Stability will have to wait

The strike by metro employees prompted the two conflicting forces in our politics to take up arms and begin to exchange threats and accusations. From the protagonists’ declarations, it is clear that what could have been a tactical skirmish has taken on major symbolic importance and will be decisive in the country’s future.

On the one side stands the government, which, in placing the mass transit workers under civil mobilization, states loudly that it will impose the law at any cost; on the other is SYRIZA, the radical left main opposition party, which has taken the strikers under its wing, accuses the government of a coup d’etat and declares that this is a battle to the bitter end. As one of its leading deputies, Dimitris Stratoulis, hastened to declare on Thursday, “The common, coordinated struggle and the formation of a joint front by employees in the public and private sector can become a Great Wall of China which will destroy measures such as the civil mobilization of workers, policies stemming from the memorandum as well as the government that implements them.”

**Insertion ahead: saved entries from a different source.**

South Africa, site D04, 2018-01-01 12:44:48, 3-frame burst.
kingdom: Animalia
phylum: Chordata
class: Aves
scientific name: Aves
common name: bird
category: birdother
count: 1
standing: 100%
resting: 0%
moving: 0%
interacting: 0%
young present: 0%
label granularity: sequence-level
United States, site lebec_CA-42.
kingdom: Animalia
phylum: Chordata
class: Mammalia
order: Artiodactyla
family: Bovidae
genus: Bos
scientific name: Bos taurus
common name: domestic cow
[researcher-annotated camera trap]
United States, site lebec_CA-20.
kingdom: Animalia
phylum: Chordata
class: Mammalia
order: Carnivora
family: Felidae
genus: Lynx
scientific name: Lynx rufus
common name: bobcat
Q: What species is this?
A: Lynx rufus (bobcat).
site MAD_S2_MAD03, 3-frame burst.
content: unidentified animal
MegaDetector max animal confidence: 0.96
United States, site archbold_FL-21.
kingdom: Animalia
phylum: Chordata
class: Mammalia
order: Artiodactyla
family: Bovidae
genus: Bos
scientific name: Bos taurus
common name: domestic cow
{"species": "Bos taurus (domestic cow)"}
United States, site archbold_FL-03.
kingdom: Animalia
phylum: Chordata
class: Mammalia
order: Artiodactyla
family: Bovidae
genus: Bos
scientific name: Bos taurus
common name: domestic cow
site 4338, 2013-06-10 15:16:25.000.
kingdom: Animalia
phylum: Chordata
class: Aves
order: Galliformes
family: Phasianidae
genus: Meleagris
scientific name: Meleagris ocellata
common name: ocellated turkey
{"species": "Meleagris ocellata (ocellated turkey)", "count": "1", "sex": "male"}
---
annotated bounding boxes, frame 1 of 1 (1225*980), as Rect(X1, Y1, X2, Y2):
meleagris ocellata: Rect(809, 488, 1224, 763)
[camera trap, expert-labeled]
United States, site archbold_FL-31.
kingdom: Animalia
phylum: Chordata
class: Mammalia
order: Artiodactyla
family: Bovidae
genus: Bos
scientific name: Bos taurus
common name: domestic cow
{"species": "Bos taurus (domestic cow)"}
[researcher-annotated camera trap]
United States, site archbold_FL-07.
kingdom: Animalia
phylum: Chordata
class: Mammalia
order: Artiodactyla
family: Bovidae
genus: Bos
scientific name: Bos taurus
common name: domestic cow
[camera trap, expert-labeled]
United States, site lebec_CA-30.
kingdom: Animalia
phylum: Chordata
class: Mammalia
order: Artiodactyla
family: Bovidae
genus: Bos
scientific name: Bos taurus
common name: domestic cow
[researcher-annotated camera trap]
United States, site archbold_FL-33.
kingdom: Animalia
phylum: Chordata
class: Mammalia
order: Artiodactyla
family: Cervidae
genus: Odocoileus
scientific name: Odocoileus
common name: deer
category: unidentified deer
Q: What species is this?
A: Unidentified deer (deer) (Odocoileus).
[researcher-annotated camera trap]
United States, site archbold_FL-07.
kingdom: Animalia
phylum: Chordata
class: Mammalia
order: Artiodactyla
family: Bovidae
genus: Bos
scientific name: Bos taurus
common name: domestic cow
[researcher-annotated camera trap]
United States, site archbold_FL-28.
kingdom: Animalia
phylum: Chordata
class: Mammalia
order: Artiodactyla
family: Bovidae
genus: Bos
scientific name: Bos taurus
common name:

Three years after Greece signed the memorandum with its creditors (making austerity and reforms prerequisites for loans), after two elections and after the last round of tough negotiations resulted in the latest tranche of our loan being paid out in December, citizens may have thought they had the right to hope for relative calm; because only political stability can lead the way out of long-term recession and allow each of us to find ways to survive. Thursday’s war cries, however, made clear that stability will have to wait.

Not everyone is convinced that austerity and reforms are unavoidable, that whether we like it or not, they are what we must implement in order to borrow the funds keeping our economy alive. Now, after the last reforms were voted into law and the latest loan installment was paid out, our creditors are not involved in what we must do: It is our business to see how we will implement the measures, how we will achieve greater tax justice and greater justice in general, how we will achieve growth. Left to ourselves, our first instinct is to fight.

Today’s conflict may last a long time and pass through many phases. It will end only when one side defeats the other totally, or when both suffer so much as to seek compromise. If the government manages to remain determined while also displaying patience and prudence, sooner or later the strikers will bow to the needs of the majority of citizens. Seeing as one side has been unable to persuade the other as to the justice of its cause, this clash is unavoidable. When it is over, we will have only one choice: to reach agreement on how to get out of the dead end of continual conflict.